Dat wou ik deze keer vermijden door iets te vinden dat iedereen kon begrijpen, zoals Delicatessen of Batman. De oplossing leek iets in het Latijn, omdat het een van de weinige echt internationale talen is. En achteraan mijn Latijns woordenboek stond een reeks aforismen. Waaronder Tempus edax rerum, ‘de tijd verslindt alle zaken’, beter bekend onder de verwoording ‘de tijd vernietigt alles’. Dat leek me een geschikte titel voor deze film. Achteraf, toen ik beslist had om hem toch Irréversible te noemen, kon ik het niet over mijn hart krijgen om Ovidius’ spreuk zomaar te laten vallen en heb ik hem op het eind gezet.
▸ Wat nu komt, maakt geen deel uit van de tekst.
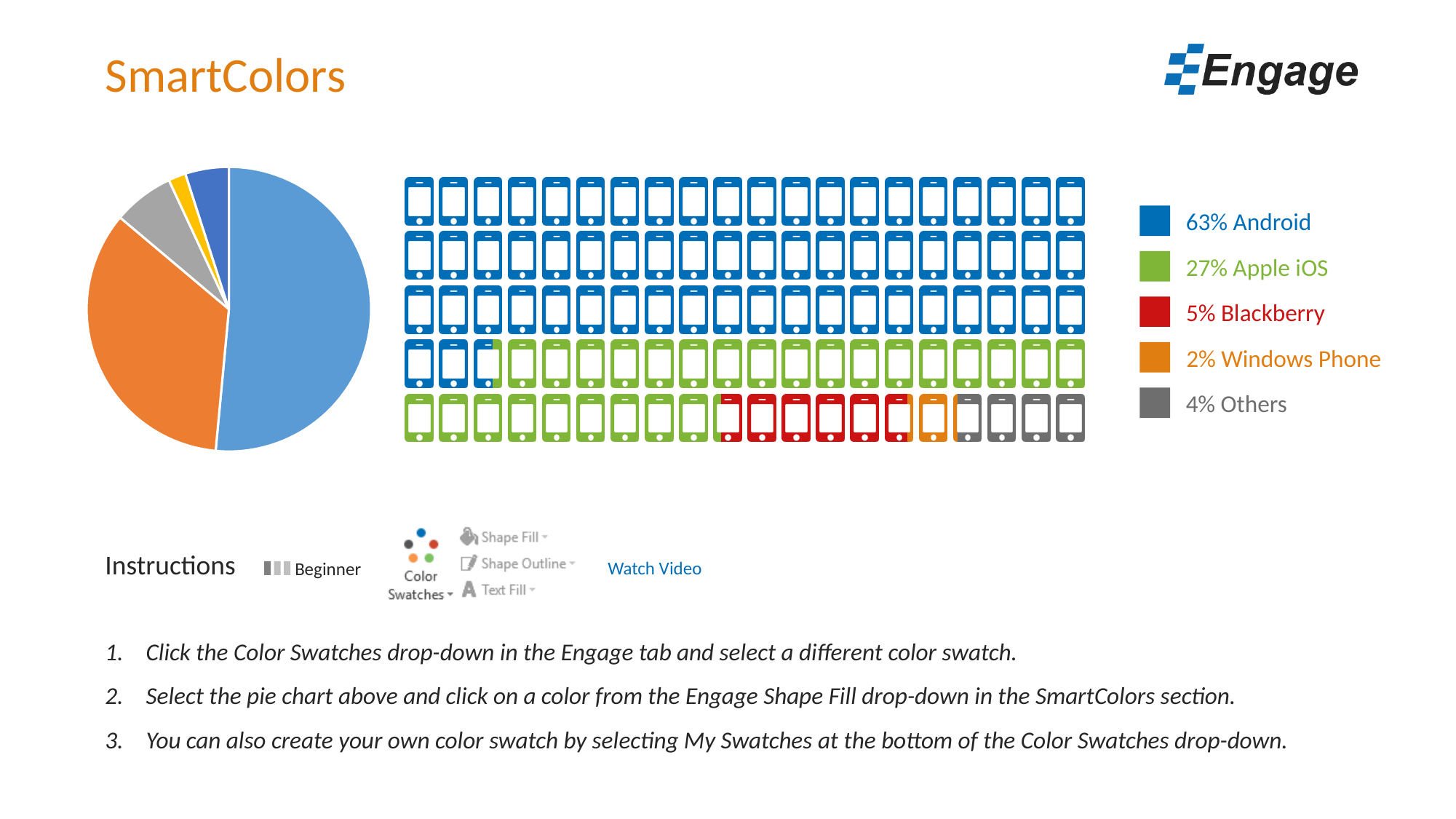
In the phone icon chart, what percentage is shown for Windows Phone? 2% In the phone icon chart, what percentage is shown for Apple iOS? 27% In the phone icon chart, what percentage is shown for Android? 63% In the phone icon chart, which category has the lowest percentage? Windows Phone In the phone icon chart, which has a larger share, Blackberry or Others? Blackberry What type of chart is shown on the left side of the slide? Pie chart In the phone icon chart, what is the difference in percentage points between Android and Apple iOS? 36 In the phone icon chart, which category has the highest percentage? Android In the legend of the phone icon chart, what colour represents Apple iOS? Green In the phone icon chart, what is the combined percentage of Blackberry, Windows Phone and Others? 11% In the phone icon chart, what percentage is shown for Blackberry? 5% How many categories does the legend of the phone icon chart list? 5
Aangezien het verhaal achterstevoren wordt verteld, krijg je hem dus bij het begin te zien.
Als de tijd echt alles vernietigt, wat voor nut heeft het dan om creatief te zijn en een film te maken?
Noé: Het is een manier om te overleven. Ik verdien hiermee mijn brood. Enerzijds doe ik het dus om aan bepaalde elementaire fysieke behoeften te voldoen. Anderzijds geniet ik er ook mateloos van. Ik had er zelfs voor betaald om dit te mogen maken. Eenmaal de machine op gang was getrokken, had ik de indruk dat ik elke dag naar een feest ging. Voor ik begon, had ik geen idee hoe het zou zijn om met sterren zoals Monica Bellucci en Vincent Cassel te werken, maar het is alsof je met een Rolls-Royce mag rijden. Ik keek elke avond uit naar de volgende dag. Ik stond ervan versteld hoe professioneel ze zijn. Zelfs al vroeg ik hen om instinctief te improviseren of om ladderzat te doen. Elke keer kwamen ze op hun pootjes terecht. Irréversible heeft me de voldoening van echte improvisatie gegeven en tegelijk ook de voldoening van een perfect mechanisme. De laatste sequens is bijvoorbeeld gefilmd met Steadycam, wat het gevoel geeft van een perfect afgestelde carrousel.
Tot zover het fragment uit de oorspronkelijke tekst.